You need to complete the ingestion for your dataset which will be recorded on MLFlow.
On the Terminal application on DKubeX, export the following variables to your workspace by running the following commands on your terminal.
- Replace the <your huggingface token> part with your Huggingface token, and <username> with your DKubeX workspace name.
  Hint
  
  Use the following steps to find your DKubeX API key:
  - Open the DKubeX UI and click on your username on upper-right corner of the UI.
  - Click on the API Key option from the dropdown menu. A pop-up dialog box containing your DKubeX API key will open. Copy and note down this key.
```
export PYTHONWARNINGS="ignore"
export OPENAI_API_KEY="dummy"
export HF_TOKEN="<your huggingface token>"
export NAMESPACE="<username>"
export HOMEDIR=/home/${NAMESPACE}
```

You will need to use a custom python script for getting the chunks to finetune your LLM model. * Create a new script called extract_chunks.py on your workspace using the following command:

cd && touch extract_chunks.py

Provide the following content in the extract_chunks.py script. Once done, save the script.

import mlflow
import requests
import pandas as pd
import csv
import os
import argparse
from mlflow.tracking import MlflowClient
import json
import subprocess
client = MlflowClient()
# Setting mlflow tracking uri
os.environ['MLFLOW_TRACKING_URI'] = "http://d3x-controller.d3x.svc.cluster.local:5000"
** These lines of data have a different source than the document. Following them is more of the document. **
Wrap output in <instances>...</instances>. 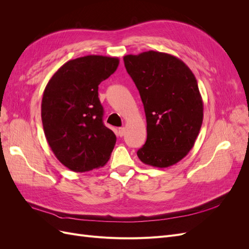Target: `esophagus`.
<instances>
[{
  "instance_id": "obj_1",
  "label": "esophagus",
  "mask_w": 249,
  "mask_h": 249,
  "mask_svg": "<svg viewBox=\"0 0 249 249\" xmlns=\"http://www.w3.org/2000/svg\"><path fill=\"white\" fill-rule=\"evenodd\" d=\"M124 133H125V129H124V127H119V129H118L119 136H124Z\"/></svg>"
}]
</instances>
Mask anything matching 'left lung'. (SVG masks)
I'll list each match as a JSON object with an SVG mask.
<instances>
[{"label": "left lung", "mask_w": 249, "mask_h": 249, "mask_svg": "<svg viewBox=\"0 0 249 249\" xmlns=\"http://www.w3.org/2000/svg\"><path fill=\"white\" fill-rule=\"evenodd\" d=\"M127 73L139 90L147 138L137 156L142 163L165 168L194 146L203 118L197 81L182 60L155 51L124 57Z\"/></svg>", "instance_id": "1"}]
</instances>
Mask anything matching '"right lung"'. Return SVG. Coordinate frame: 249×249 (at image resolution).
Wrapping results in <instances>:
<instances>
[{
    "label": "right lung",
    "mask_w": 249,
    "mask_h": 249,
    "mask_svg": "<svg viewBox=\"0 0 249 249\" xmlns=\"http://www.w3.org/2000/svg\"><path fill=\"white\" fill-rule=\"evenodd\" d=\"M118 64V58L100 55L70 60L53 74L44 89V135L57 159L71 171L97 169L110 159L116 136L103 124L97 90Z\"/></svg>",
    "instance_id": "right-lung-1"
}]
</instances>
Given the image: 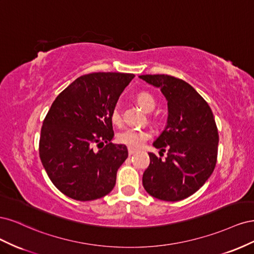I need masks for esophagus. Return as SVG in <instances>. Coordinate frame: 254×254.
I'll use <instances>...</instances> for the list:
<instances>
[{
	"label": "esophagus",
	"mask_w": 254,
	"mask_h": 254,
	"mask_svg": "<svg viewBox=\"0 0 254 254\" xmlns=\"http://www.w3.org/2000/svg\"><path fill=\"white\" fill-rule=\"evenodd\" d=\"M134 152H136V149H135V148H132V147H128V153H129V156L133 155Z\"/></svg>",
	"instance_id": "34e87169"
}]
</instances>
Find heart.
Returning a JSON list of instances; mask_svg holds the SVG:
<instances>
[{
	"label": "heart",
	"instance_id": "1",
	"mask_svg": "<svg viewBox=\"0 0 254 254\" xmlns=\"http://www.w3.org/2000/svg\"><path fill=\"white\" fill-rule=\"evenodd\" d=\"M135 101L141 108L145 111L150 112L156 107V99L147 92H140L135 96ZM110 120L114 125H122V113L119 105H115L110 112ZM151 137V131L148 129H136L126 128L118 134V141L121 144L129 146V147L137 148Z\"/></svg>",
	"mask_w": 254,
	"mask_h": 254
}]
</instances>
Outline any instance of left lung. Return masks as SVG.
I'll return each instance as SVG.
<instances>
[{"instance_id": "left-lung-1", "label": "left lung", "mask_w": 254, "mask_h": 254, "mask_svg": "<svg viewBox=\"0 0 254 254\" xmlns=\"http://www.w3.org/2000/svg\"><path fill=\"white\" fill-rule=\"evenodd\" d=\"M140 78L160 88L168 106L167 125L153 142L161 151L167 149V157L148 153L143 187L160 200L179 201L200 189L214 171L219 141L216 123L210 106L188 82L164 74Z\"/></svg>"}]
</instances>
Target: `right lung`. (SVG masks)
Wrapping results in <instances>:
<instances>
[{
	"instance_id": "obj_1",
	"label": "right lung",
	"mask_w": 254,
	"mask_h": 254,
	"mask_svg": "<svg viewBox=\"0 0 254 254\" xmlns=\"http://www.w3.org/2000/svg\"><path fill=\"white\" fill-rule=\"evenodd\" d=\"M133 77L113 72L83 75L52 104L41 128L39 155L49 178L65 196L90 201L113 190L128 150L111 143L110 112Z\"/></svg>"
}]
</instances>
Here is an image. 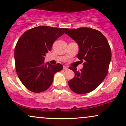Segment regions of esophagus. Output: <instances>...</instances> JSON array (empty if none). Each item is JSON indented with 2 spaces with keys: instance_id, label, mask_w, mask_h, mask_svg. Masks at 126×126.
I'll return each instance as SVG.
<instances>
[{
  "instance_id": "1",
  "label": "esophagus",
  "mask_w": 126,
  "mask_h": 126,
  "mask_svg": "<svg viewBox=\"0 0 126 126\" xmlns=\"http://www.w3.org/2000/svg\"><path fill=\"white\" fill-rule=\"evenodd\" d=\"M68 69V67H66V66H63V69H64V70H66V69Z\"/></svg>"
}]
</instances>
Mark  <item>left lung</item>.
<instances>
[{"label":"left lung","mask_w":126,"mask_h":126,"mask_svg":"<svg viewBox=\"0 0 126 126\" xmlns=\"http://www.w3.org/2000/svg\"><path fill=\"white\" fill-rule=\"evenodd\" d=\"M65 34L78 44L77 57L83 62L80 72L76 67H69L75 72V77L68 84L75 93H89L96 89L107 75L111 59L110 46L105 36L95 29H69Z\"/></svg>","instance_id":"left-lung-1"}]
</instances>
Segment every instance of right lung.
I'll return each instance as SVG.
<instances>
[{
  "label": "right lung",
  "instance_id": "obj_1",
  "mask_svg": "<svg viewBox=\"0 0 126 126\" xmlns=\"http://www.w3.org/2000/svg\"><path fill=\"white\" fill-rule=\"evenodd\" d=\"M67 30L39 26L26 31L18 40L15 48L16 72L28 90L35 93L46 91L51 86L54 75L62 70L60 63H46L44 56Z\"/></svg>",
  "mask_w": 126,
  "mask_h": 126
}]
</instances>
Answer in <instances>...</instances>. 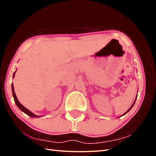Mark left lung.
Segmentation results:
<instances>
[{
	"label": "left lung",
	"mask_w": 156,
	"mask_h": 156,
	"mask_svg": "<svg viewBox=\"0 0 156 156\" xmlns=\"http://www.w3.org/2000/svg\"><path fill=\"white\" fill-rule=\"evenodd\" d=\"M137 96H138V94H137ZM137 96H136V99H135V100H134L133 103V104H132V105H131V107H130V108H129V109H128L127 111H126V112H125V113H124V114H122V115H120V117H121V116H123V115H125L126 114V113H127V112H129V111H130V110L131 109V108H132V107H133V105H134V104H135V102H136V99H137ZM120 117H119V118H120Z\"/></svg>",
	"instance_id": "obj_1"
}]
</instances>
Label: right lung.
<instances>
[{
    "label": "right lung",
    "instance_id": "right-lung-1",
    "mask_svg": "<svg viewBox=\"0 0 156 156\" xmlns=\"http://www.w3.org/2000/svg\"><path fill=\"white\" fill-rule=\"evenodd\" d=\"M16 72V71L14 73V74H13V78H14V76H15V73ZM12 94H13V97H14V101H15V103L16 105H17V107L19 108V109L22 111V112H24L25 113H26V114L28 115L29 116H30V117L31 118H40V117H42V116L41 115H37L36 114H34V113H32L31 112H30V110L27 109V108L25 107L23 105H22L20 104V102L18 101V98L16 96V94H15V91H14V85H13V83L12 84Z\"/></svg>",
    "mask_w": 156,
    "mask_h": 156
}]
</instances>
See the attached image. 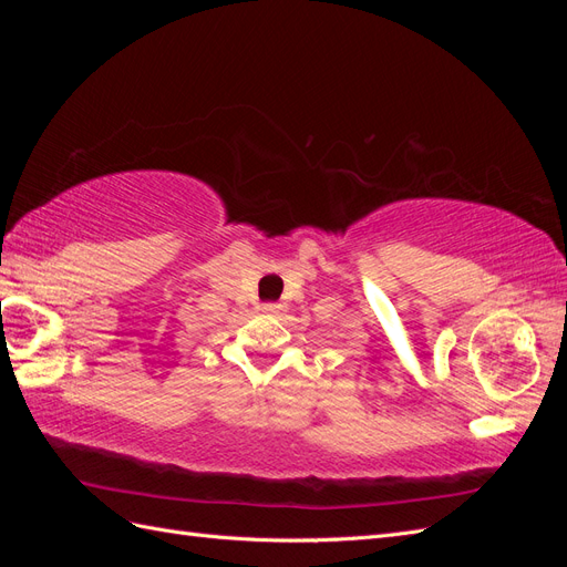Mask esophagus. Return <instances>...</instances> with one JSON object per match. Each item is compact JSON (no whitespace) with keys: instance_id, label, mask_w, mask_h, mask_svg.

def retreive_chunks(vector_id_list, output_csv_path, output_chunks_json, experiment_name, no_of_chunks, cleaned_chunks_dir):
    # Specify your Weaviate server URL
    weaviate_url = "http://weaviate.d3x.svc.cluster.local"

    all_data = []
    all_data_json = []

    chunks_ft_path = "./temp_out/"
    output_json_path = f"./temp_out/0-000000/{output_chunks_json}"

    # Check if the directory exists
    directory = os.path.dirname(output_json_path)
    if not os.path.exists(directory):
        os.makedirs(directory)

    if no_of_chunks is None:
        vector_ids_to_process = vector_id_list

    else:
        vector_ids_to_process = vector_id_list[:no_of_chunks]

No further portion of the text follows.